──────── Document extract

Rouble teeters on slippery slope
By Robert M Cutler
MONTREAL - The Russian rouble has stabilized within 1% of 33 to the US dollar
over the past 10 days, ever since the rumor started to circulate that the
Russian Central Bank would cease its policy of effectively devaluing the
currency step by step. That policy had seen the rouble decline by roughly 2%
per day over the first eight trading days of the New Year.
This managed devaluation, which actually began in November and had occurred in
21 steps, had seen the rouble steadily lose about a quarter of its value (and
nearly a third since August) and made betting against the currency too easy.
(See Rouble
joins Russia's pointers to decline, Asia Times Online, December 4,
2008.) It also cost the Russian Central Bank more than one third of what had
been its record foreign reserves of nearly US$600 billion last August.
The Russian Central Bank was reported to have told leading
financial institutions in the country on January 20 that that process was over.
Two days later it widened the band within which it would allow the rouble to
move against its foreign currency basket benchmark (currently 55% US dollars
and 45% euros).
In such a managed float (also called a "dirty float"), the currency market is
in general allowed to determine the value of a national currency while the
central bank still intervenes to palliate external economic shocks or otherwise
alter overall patterns in the fluctuation of the currency's value, rather than
trying to influence it on a day-to-day basis. The rouble will now be allowed to
float within the relatively wide range of 26 to 41 to the dollar, assuming that
the exchange rate of 1.3 dollars to 1 euro and their current balance within the
foreign currency basket benchmark remains unchanged.
The rouble will test the 41 level and there is a possibility it could reach as
low as 50 against the basket, Elina Ribakova, Citigroup's chief economist in
Moscow, said this week, according to a Bloomberg report.
The value of the rouble depends inordinately on the price of oil in the world
energy market - Russia is the world's second-largest oil exporter, after only
Saudi Arabia. Prime Minister Vladimir Putin has directed the government to
review its budget using the valuation of $41 per barrel for the Russian
benchmark Urals crude. The price of Urals crude has tumbled about 68% since
last July when it stood at a record $142.50 a barrel. It was trading this week
at about $44.52 a barrel.

────────────────

Task requirements
• a. Can you return the passage of the rouble article above from "(See Rouble" to "and 45% euros)."?
• b. What comes next in the rouble article above? Write the following part, starting after its final sentence.

──────── Excerpted data

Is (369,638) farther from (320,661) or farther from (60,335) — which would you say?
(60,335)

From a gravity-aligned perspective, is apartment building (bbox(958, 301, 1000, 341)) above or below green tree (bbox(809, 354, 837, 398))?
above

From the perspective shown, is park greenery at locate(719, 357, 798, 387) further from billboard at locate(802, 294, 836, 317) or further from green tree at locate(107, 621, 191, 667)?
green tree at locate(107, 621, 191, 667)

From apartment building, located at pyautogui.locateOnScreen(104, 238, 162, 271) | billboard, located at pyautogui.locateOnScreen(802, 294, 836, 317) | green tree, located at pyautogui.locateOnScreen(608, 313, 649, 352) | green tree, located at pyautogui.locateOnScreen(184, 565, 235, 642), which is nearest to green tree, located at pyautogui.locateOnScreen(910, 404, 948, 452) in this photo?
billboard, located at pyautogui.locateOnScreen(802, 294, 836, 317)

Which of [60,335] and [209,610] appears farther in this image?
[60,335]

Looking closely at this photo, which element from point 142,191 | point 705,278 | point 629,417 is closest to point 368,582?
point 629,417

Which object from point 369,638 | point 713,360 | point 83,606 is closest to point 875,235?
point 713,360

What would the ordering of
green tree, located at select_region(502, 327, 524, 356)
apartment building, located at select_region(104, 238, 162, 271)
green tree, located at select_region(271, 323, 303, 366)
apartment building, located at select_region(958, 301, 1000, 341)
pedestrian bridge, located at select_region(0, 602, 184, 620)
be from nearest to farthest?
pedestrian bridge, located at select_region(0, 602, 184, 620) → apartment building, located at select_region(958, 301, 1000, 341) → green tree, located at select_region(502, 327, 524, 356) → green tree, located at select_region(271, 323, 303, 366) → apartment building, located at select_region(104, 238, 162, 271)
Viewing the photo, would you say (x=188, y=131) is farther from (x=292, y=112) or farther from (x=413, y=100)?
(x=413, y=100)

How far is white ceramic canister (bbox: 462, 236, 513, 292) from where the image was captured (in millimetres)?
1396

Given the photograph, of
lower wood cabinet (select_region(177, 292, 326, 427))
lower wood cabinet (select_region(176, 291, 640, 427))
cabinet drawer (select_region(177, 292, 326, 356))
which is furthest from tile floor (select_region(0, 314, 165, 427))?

────────────────

The responses
• a.
(See Rouble
joins Russia's pointers to decline, Asia Times Online, December 4,
2008.) It also cost the Russian Central Bank more than one third of what had
been its record foreign reserves of nearly US$600 billion last August.
The Russian Central Bank was reported to have told leading
financial institutions in the country on January 20 that that process was over.
Two days later it widened the band within which it would allow the rouble to
move against its foreign currency basket benchmark (currently 55% US dollars
and 45% euros).

• b.
Deputy Prime Minister and Finance Minister Alexei Kudrin insists that the
priority must be controlling inflation, and also diminishing the foreseeable
government budget deficits.
Reports in the Russian press are beginning to give substance to the notion of
an emerging split between Putin and President Dmitry Medvedev. What is
important here is, first, the institutionalization of a divergence of interests
between their respective staffs and acolytes and, second, the emerging struggle
between factions representing interests not only over the implementation (or
lack thereof) of anti-crisis measures ordered by the president but over the
control and procedures of the security and police structures.
In particular, the first instance of policy conflict between the two factions
within the Interior Ministry has emerged over whether to suppress brutally or
to permit popular demonstrations against economic hardship. This development
promises increasing subterranean political conflict, as the scope for routine
political opposition (for example through parliamentary parties as well as the
media) has been reduced to extremely narrow dimensions while popular hardship
will not soon decrease.
The Russian stock market has stabilized over the past several months, since the
rouble's controlled devaluation began. Both the RTS and the MICEX are now in a
range between 500 and 700 following a "dead cat bounce" to roughly 900 last
November. This means that the former is down nearly 80% and the latter nearly
75% from their May 2008 highs.
Investment advisors in Moscow are even recommending the accumulation of Russian
equities, particularly given that by consensus they are now trading at a 3.0
forward-looking price-to-earnings ratio. It is telling, however, that this
advice is dispensed with the caveat that what is being awaited is merely a bear
market rally.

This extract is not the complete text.